Ops…ho pestato un narcisista!

Ops! Ho pestato un narcisista

Siete da poco usciti da una storia d’amore che vi ha totalmente massacrati? Avete la sensazione che senza quella persona la vostra vita sia finita? Siete attanagliati dai sensi di colpi e continuate a ripetervi che potevate fare di più e meglio?
Benvenuti nel club delle “vittime del narcisista”!
Forse già lo sai, visto che ne hai pestato uno, ma ecco da cosa riconoscere un narcisista:

  • forte ego
  • eccessivo bisogno di considerazione
  • bisogno di ammirazione
  • convinzione di essere superiori agli altri
  • gli altri sono “mezzi” per acquisire o mantenere grandiosità
  • mancanza di empatia
  • fantasie di successo illimitato
  • la credenza di essere speciale
  • la convinzione che tutto gli sia dovuto
  • comportamenti o atteggiamenti arroganti
    I narcisisti non sono realmente in grado di stare in una relazione, questo perché hanno problemi ad entrare in intimità sia con se stessi che con gli altri.
    Quali sono le “vittime” designate:
  • Partner che ritiene inferiori a lui/lei (per cultura, intelligenza o reddito).
    Vuole avere la certezza di poter gestire totalmente la relazione e il partner, svalutandolo o deridendolo pubblicamente per apparire più forte. In questo tipo di relazione, dopo una prima fase di amore idilliaco, in genere il/la narciso/narcisa si disimpegna giorno per giorno abbandonando il partner ad una vita di solitudine e deprivazione emotiva, in cui la sua funzione è solo di garantirgli l’apparenza di una famiglia/coppia perfetta all’esterno, dargli dei figli, mantenerteli o crescerli, mentre lui/lei si fa la sua vita (spesso anche parallela, sessuale e non solo) fuori casa.
  • Partner socialmente ambiti (di bell’aspetto, di cultura, etc…)
    Questo per entrare con loro in una competizione basata sul desiderio di possedere l’altro, che per dimostrargli il suo vero amore, deve “rinunciare” a tutte quelle caratteristiche che da un lato lo/la rendevano appetibile ai suoi occhi e dall’altro però che lo/la rendono anche potenzialmente pericoloso/a per il suo primato d’importanza e potere all’interno della coppia.
  • Persone forti, decisionali e soprattutto empatiche.
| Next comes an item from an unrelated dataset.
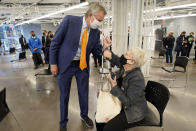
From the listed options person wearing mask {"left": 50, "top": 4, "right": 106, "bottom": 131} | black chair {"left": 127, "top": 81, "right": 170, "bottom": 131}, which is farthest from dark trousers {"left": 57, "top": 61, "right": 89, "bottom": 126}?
black chair {"left": 127, "top": 81, "right": 170, "bottom": 131}

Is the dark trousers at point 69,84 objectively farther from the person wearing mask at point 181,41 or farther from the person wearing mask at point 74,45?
the person wearing mask at point 181,41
    I narcisisti possono ricercare partner forti, in carriera, determinati, autosufficienti, a cui delegare ogni tipo di responsabilità, perché di solito, chi è autonomo è più utile e quindi “sfruttabile” sia a livello economico che emotivo; le persone autonome sono anche di poche pretese e certamente, prese dal lavoro e dallo stress del sovraccarico di responsabilità, nella relazione lasceranno loro maggiore libertà, permettendogli/le un totale disimpegno emotivo e pratico.
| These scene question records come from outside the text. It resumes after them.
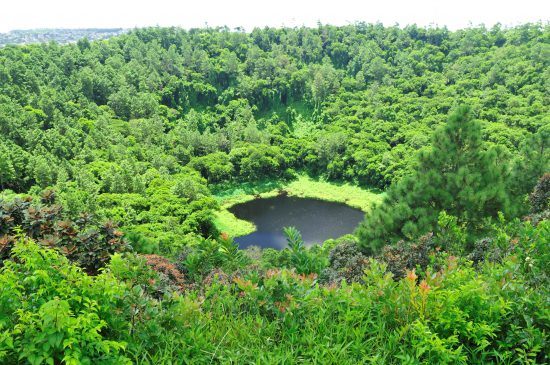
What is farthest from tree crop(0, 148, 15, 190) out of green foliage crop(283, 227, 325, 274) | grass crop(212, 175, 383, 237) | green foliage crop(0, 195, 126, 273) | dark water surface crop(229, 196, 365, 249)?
green foliage crop(283, 227, 325, 274)

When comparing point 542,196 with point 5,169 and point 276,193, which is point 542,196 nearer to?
point 276,193

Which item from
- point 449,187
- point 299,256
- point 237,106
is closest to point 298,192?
point 237,106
    Vittime molto diverse ma tutte con una caratteristica in comune: l’empatia e la tendenza a ricercare l’approvazione altrui.
    Come liberarsi del tanfo che il narcisista ha lasciato intorno a noi???
  • Via sensi di colpa, il giudizio e l’atteggiamento auto-sabotante. Non sei stato amato non per colpa tua ma perché la persona che avete incontrato non ne è capace.
  • Metti insieme le due immagini che hai di lui/lei: si è presentato infallibile e perfetto e poi ti ha mostrato il contrario. Tenere separate le due immagini non ti aiuterà anzi ti manterrà nel pantano emotivo. Unisci l’immagine e abbatti con una mazza da baseball il piedistallo nel quale l’avevi messa!
  • Lascia uscire la rabbia: questa fase può essere molto lunga ed è normale altalenare la rabbia verso te stesso, per non aver capito, e verso l’altro. Ma mi raccomando mai esplicitamente nei confronti della persona narcisista: alimenteresti solo il suo ego, confermando la tua “sudditanza psicologica”!
  • Riparti da te, dalle tue passioni, alla ricerca di un rapporto sano e paritario. Ricorda che la svalutazione, deprivazione e controllo sono le strategie che ha usato per mantenere la tua autostima molto bassa e convincerti che non puoi farcela senza di lui/lei. Certo che puoi e anche meglio!